> Aufgabe
Setze den Textauszug über die Kanzlei Mossack Fonseca und die „Panama Papers“ nach seinem letzten Satz fort.

> Textauszug

Das Belastungsmaterial

Die Unterlagen umfassen E-Mails, Urkunden, Kontoauszüge, Passkopien und weitere Dokumente. Die ältesten sollen 40 Jahre alt sein. Es finden sich auch deutsche Namen in den Daten. Zu den Profiteuren der exklusiven Dienste sollen neben Superstars aus dem Sport zwölf Staatsoberhäupter und 128 weitere Politiker gehören. Bei der „Tagesschau“ heißt es, die Unterlagen ermöglichten es nachzuvollziehen, „wie Siemens-Manager die Dienste genutzt haben, um mutmaßlich Schwarzgelder in die eigene Tasche umzuleiten.

Die Kanzlei Mossack Fonseca und ihre Sicht der Dinge.

Die Kanzlei Mossack Fonseca bietet die Gründung und Verwaltung von Offshorefirmen und Rechtsberatung unter anderem in den Bereichen Finanzen, geistiges Eigentum und öffentliche Ausschreibungen an. Sie setzt zudem Treuhandfonds und private Stiftungen auf und verwaltet sie. Die Kanzlei hat angeblich weltweit illegale Steuergeschäfte organisiert. Die Kanzlei ist demnach in Belize, den Niederlanden, Costa Rica, Großbritannien, Malta, Hong Kong, Zypern, den Britischen Jungfern-Inseln, Bahamas, Panama, Anguilla, Seychellen, Samoa und den US-Bundesstaaten Nevada und Wyoming tätig. Einen Tag hat die Kanzlei Mossack Fonseca abgewartet, jetzt sind die Finanzanwälte aus Panama zum Gegenangriff übergegangen: Es stellte ein komplettes Informationsportal ins Internet und äußerte sich dort erstmals offiziell und umfassend zu den Vorwürfen über undurchsichtige Finanzgeschäfte mit Briefkastenfirmen.

Die Kanzlei wehrt sich gegen die Vorwürfe im Zusammenhang mit den "Panama Papers" und hält die Abschöpfung der Daten für strafbar. Auf der nun ins Netz gestellten Internetseite finden sich Fragen und Antworten zu dem Geschäftsmodell der Kanzlei, ein Interview mit Teilhaber Ramón Fonseca Mora und ein wissenschaftlicher Fachartikel zu bestimmten Rechtsfiguren in Panama. Der frühere Präsidentenberater führt das Unternehmen gemeinsam mit dem deutschstämmigen Rechtsanwalt Jürgen Mossack. „Diese Berichte stützen sich auf Vermutungen und Stereotypen“, teilte die Kanzlei zudem in einer vierseitigen Stellungnahme mit. Mossack Fonseca sehe sich in ein falsches Licht gerückt. Der Öffentlichkeit fehle das Fachwissen, um „die Arbeit von Firmen wie uns“ richtig einordnen zu können.

> Quelldaten
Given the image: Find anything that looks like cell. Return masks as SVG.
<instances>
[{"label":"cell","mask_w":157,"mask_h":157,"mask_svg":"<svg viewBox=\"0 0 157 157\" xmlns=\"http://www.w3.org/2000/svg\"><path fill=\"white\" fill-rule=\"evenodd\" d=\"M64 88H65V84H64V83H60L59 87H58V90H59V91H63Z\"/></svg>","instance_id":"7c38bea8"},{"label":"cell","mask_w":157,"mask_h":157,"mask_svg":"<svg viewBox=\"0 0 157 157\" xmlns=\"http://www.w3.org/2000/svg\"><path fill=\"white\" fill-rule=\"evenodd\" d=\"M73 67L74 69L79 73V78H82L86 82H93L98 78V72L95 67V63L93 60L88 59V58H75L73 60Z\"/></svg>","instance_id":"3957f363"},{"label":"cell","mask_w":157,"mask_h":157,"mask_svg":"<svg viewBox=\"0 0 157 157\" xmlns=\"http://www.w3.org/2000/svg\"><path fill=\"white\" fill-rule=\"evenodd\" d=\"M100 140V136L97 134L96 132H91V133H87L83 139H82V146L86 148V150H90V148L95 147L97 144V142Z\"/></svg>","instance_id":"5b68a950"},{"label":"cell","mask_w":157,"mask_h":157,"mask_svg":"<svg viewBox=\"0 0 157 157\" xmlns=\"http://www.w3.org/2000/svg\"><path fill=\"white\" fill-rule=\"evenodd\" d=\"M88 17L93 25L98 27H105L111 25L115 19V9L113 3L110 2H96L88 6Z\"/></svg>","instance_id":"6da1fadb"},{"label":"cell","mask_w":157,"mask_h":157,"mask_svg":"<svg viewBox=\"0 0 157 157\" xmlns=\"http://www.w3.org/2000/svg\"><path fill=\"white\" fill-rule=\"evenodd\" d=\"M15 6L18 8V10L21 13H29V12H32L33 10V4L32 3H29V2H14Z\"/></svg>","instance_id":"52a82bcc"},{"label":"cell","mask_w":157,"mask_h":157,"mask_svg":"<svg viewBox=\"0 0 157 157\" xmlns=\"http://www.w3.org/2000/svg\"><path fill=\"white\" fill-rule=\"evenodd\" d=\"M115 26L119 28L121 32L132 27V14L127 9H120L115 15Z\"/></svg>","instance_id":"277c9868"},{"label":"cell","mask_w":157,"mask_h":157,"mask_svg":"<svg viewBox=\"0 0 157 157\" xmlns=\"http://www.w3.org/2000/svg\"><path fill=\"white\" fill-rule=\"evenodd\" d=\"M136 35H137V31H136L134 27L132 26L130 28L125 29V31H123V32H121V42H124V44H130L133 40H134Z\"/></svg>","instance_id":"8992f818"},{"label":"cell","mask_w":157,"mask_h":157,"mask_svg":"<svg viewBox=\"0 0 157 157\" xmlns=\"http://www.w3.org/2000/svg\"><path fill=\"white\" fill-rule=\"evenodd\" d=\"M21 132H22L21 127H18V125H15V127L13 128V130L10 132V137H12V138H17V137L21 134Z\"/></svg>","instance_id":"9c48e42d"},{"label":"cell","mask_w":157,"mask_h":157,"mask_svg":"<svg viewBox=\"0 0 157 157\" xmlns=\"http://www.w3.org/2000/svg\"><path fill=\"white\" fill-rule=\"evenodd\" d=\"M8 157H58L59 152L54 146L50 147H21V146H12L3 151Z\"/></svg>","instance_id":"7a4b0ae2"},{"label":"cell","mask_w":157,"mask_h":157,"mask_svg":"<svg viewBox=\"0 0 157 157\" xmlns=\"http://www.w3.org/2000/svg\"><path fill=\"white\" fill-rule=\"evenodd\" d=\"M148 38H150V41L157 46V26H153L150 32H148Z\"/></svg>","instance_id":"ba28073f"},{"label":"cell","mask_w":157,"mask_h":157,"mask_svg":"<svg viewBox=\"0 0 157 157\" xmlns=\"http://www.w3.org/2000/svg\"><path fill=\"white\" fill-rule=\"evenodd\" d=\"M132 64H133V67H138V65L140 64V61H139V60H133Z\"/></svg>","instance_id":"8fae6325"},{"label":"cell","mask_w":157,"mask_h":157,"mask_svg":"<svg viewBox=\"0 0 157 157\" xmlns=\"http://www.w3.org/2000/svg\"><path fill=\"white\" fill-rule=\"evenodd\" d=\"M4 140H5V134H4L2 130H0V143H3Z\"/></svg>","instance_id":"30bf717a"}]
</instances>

> Antwort zur Aufgabe
Die Kanzlei halte sich an internationale Standards, um weitestmöglich sicherzustellen, dass von ihr gegründete Gesellschaften nicht zur Steuerhinterziehung, Geldwäsche, Terrorfinanzierung oder für andere kriminelle Zwecke genutzt würden. „Wir bieten auch keine Lösungen an, die den Zweck haben, ungesetzliche Handlungen wie Steuerhinterziehung zu verbergen“, heißt es in der Stellungnahme. Die unter dem Schlagwort „Panama Papers“ ausgewerteten Dokumente würden zeigen, dass Mossack Fonseca „kompromittierten Personen“ oder solchen, die benötigte Informationen zurückhielten, seine Dienste verweigere. "90 Prozent der Kunden sind professionelle Zwischenhändler"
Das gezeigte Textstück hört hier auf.